- Selected passage:
Legendary director Agnes Varda died from cancer at age 90 after becoming the oldest working Oscar nominee in 2018
Agnés Varda, the woman whose films were essential in creating France’s New Wave cinema, has died. She was 90.
Varda, who received an Honorary Oscar in November 2017 from Angelina Jolie, died from cancer on Thursday evening, her family announced Friday.
Her most recent work, the 2017 documentary Faces Places, was nominated for an Oscar, making her the oldest working director ever nominated. She captured hearts during her campaign for the trophy, and went viral for her rose-printed Gucci look at the 2018 Oscars.
The Belgian born director, photographer and documentary maker’s career spanned over six decades. She was responsible for award-winning features including Cleo From 5 to 7 (1962), a rare cinema verité film of a woman attending biopsy results told in real-time. Her other best known works include Le Bonheur (1965) and 1984’s Vagabond.
An acknowledged influence on women directors worldwide, Varda’s contributions to husband Jacques Demy work was considerable. The couple were married from 1962 until his 1990 death and her contributions to his work, especially his two classic Oscar nominated musicals Umbrellas of Cherbourg and Demoiselles du Rochefort (in which Varda played a nun) were widely acknowledged.
A pioneering director with an eye for young talent, Varda was the first to cast French icon Gerard Depardieu and was key in winning recognition for the dramatic talent of Catherine Deneuve, Sandrine Bonnaire and others.
Active until her death, Varda made her last public appearance in support of the Academy of Motion Pictures Arts and Sciences in Paris three weeks ago. The celebrated director was also honored at the Berlin Film Festival in mid-February.

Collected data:
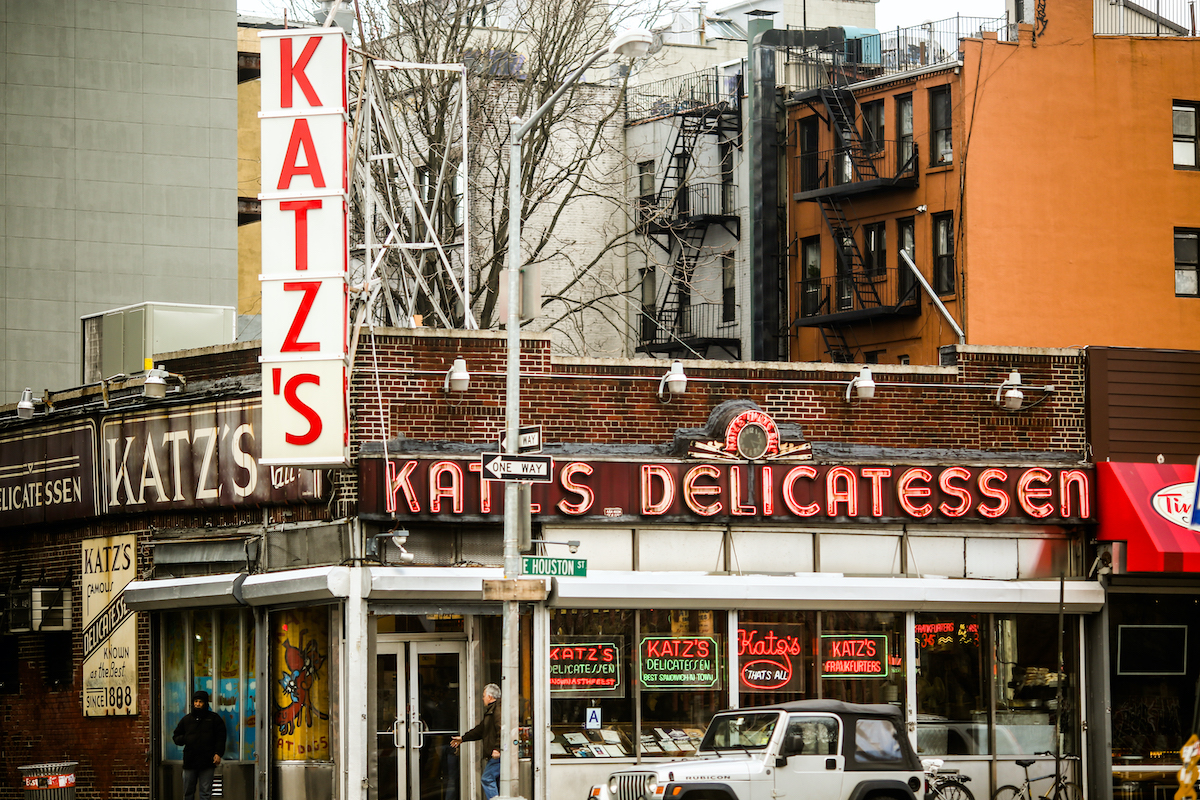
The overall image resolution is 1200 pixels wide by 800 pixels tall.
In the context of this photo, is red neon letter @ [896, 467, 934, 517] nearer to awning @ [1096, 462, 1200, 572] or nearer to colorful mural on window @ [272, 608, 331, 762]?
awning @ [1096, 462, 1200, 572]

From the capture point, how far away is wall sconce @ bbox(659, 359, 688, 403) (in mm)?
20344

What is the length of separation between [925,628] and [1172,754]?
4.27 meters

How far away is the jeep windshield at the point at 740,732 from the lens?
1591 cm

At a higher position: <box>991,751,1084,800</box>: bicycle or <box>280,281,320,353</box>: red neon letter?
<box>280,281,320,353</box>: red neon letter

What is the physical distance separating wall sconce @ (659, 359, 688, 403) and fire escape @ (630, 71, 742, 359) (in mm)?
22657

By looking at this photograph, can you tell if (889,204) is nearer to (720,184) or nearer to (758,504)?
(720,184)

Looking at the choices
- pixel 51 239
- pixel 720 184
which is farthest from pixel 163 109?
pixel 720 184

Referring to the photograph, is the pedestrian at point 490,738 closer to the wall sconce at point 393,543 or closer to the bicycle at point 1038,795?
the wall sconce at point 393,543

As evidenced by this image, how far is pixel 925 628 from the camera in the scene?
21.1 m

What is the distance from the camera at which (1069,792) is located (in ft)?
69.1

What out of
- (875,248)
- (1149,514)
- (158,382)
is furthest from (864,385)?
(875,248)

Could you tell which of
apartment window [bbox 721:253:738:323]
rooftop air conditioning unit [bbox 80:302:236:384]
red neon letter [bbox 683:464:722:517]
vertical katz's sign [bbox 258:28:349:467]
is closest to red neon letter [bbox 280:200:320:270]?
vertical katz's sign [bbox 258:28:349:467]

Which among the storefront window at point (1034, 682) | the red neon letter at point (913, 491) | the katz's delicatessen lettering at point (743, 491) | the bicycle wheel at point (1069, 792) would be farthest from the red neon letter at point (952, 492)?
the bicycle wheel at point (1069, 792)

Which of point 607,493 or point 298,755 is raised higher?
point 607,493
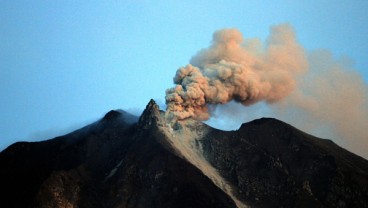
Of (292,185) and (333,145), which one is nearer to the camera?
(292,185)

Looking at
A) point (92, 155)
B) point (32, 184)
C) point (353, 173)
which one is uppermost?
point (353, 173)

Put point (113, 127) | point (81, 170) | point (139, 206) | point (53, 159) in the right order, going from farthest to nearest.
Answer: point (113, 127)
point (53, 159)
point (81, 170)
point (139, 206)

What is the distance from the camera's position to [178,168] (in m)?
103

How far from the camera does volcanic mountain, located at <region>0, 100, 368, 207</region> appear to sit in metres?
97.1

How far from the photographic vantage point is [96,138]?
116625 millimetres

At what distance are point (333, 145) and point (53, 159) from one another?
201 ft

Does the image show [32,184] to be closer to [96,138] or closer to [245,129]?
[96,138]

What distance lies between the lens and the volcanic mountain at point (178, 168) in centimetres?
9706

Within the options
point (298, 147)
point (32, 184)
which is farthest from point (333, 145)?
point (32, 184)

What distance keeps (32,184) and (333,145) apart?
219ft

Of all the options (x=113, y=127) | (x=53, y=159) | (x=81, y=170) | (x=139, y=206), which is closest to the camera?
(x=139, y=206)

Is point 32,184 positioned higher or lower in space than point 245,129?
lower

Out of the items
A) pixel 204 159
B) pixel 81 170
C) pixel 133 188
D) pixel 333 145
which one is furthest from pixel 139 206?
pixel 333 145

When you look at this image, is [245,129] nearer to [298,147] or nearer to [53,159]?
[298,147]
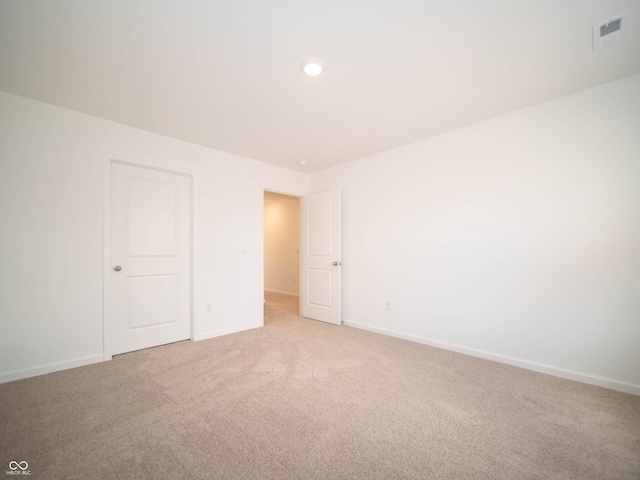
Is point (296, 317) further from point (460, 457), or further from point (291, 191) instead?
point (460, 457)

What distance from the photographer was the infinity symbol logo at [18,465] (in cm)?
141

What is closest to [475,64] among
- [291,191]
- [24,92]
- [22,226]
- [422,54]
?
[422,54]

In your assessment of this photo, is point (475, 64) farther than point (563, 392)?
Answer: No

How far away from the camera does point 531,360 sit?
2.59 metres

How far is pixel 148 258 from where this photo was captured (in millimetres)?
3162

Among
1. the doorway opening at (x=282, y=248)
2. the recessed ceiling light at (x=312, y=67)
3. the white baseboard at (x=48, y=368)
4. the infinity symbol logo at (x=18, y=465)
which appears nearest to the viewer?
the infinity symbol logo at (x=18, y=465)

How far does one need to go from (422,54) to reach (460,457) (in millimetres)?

- Check your understanding:
#1 What does the Varda obituary say, summed up in two sentences?
#2 Retype the Varda obituary, beginning at the words "An acknowledged influence" and stopping after "were widely acknowledged.".
#3 Answer these questions from the Varda obituary:
(a) What was Varda's most recent work?
(b) Which actor was Varda the first to cast?
(c) In what year did Jacques Demy die?

- Answers to each task:
#1 Varda, whose films were essential in creating France's New Wave cinema, died from cancer at 90 after a career that spanned over six decades. Her 2017 documentary Faces Places was nominated for an Oscar, making her the oldest working director ever nominated, and she was active until her death.

#2
An acknowledged influence on women directors worldwide, Varda’s contributions to husband Jacques Demy work was considerable. The couple were married from 1962 until his 1990 death and her contributions to his work, especially his two classic Oscar nominated musicals Umbrellas of Cherbourg and Demoiselles du Rochefort (in which Varda played a nun) were widely acknowledged.

#3
(a) The 2017 documentary Faces Places
(b) Gerard Depardieu
(c) 1990